Work to complete » Further down are entries; set down exactly and only the lines from the one with "thumbnail image 2" up to and including the one with "Il Tempo in", dropping each picture.

---------- Information ----------

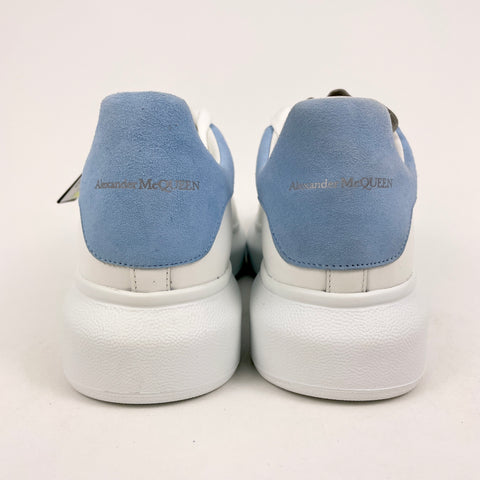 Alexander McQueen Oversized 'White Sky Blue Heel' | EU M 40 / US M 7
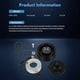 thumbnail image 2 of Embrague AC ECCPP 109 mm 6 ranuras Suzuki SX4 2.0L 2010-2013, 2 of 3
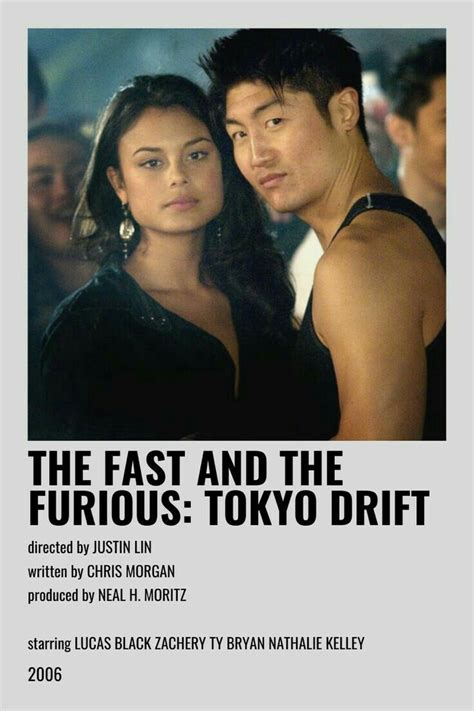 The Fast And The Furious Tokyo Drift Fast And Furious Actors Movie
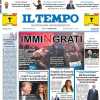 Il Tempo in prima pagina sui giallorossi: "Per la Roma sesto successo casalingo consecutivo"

----------
---------- Information ----------

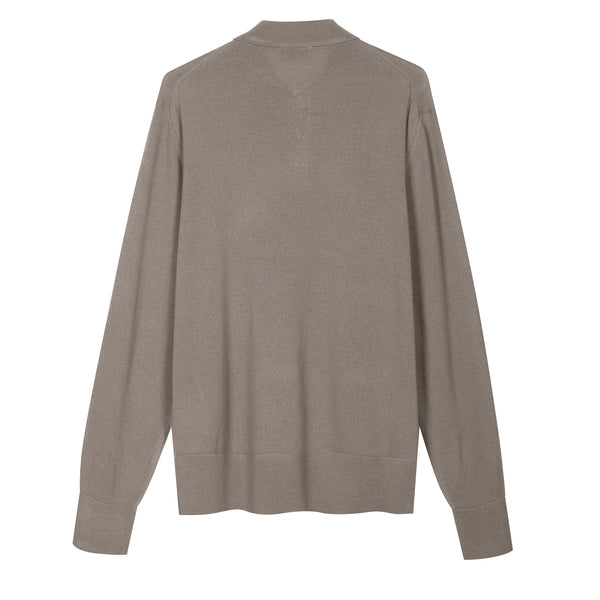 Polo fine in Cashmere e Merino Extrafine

----------
---------- Information ----------

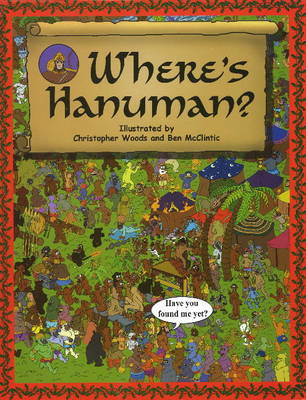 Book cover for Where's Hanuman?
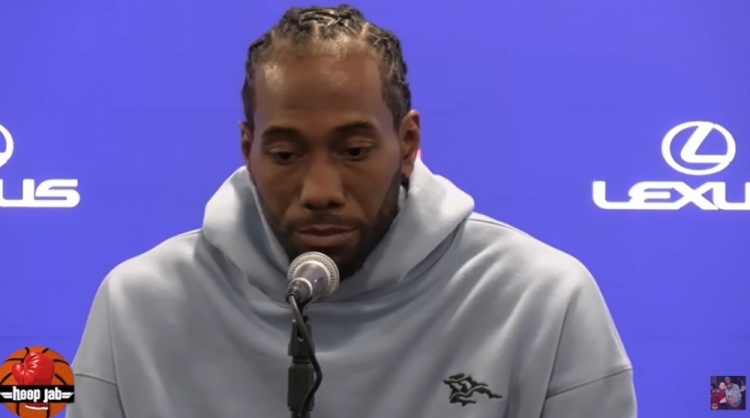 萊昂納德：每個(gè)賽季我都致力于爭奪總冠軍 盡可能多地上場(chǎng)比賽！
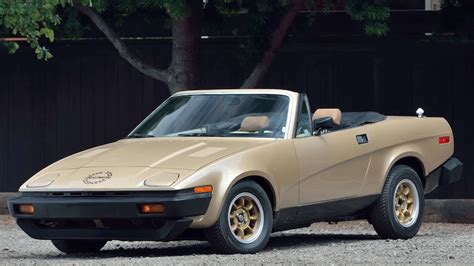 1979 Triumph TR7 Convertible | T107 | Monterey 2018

----------

Exercise result »
 thumbnail image 2 of Embrague AC ECCPP 109 mm 6 ranuras Suzuki SX4 2.0L 2010-2013, 2 of 3
 The Fast And The Furious Tokyo Drift Fast And Furious Actors Movie
 Il Tempo in prima pagina sui giallorossi: "Per la Roma sesto successo casalingo consecutivo"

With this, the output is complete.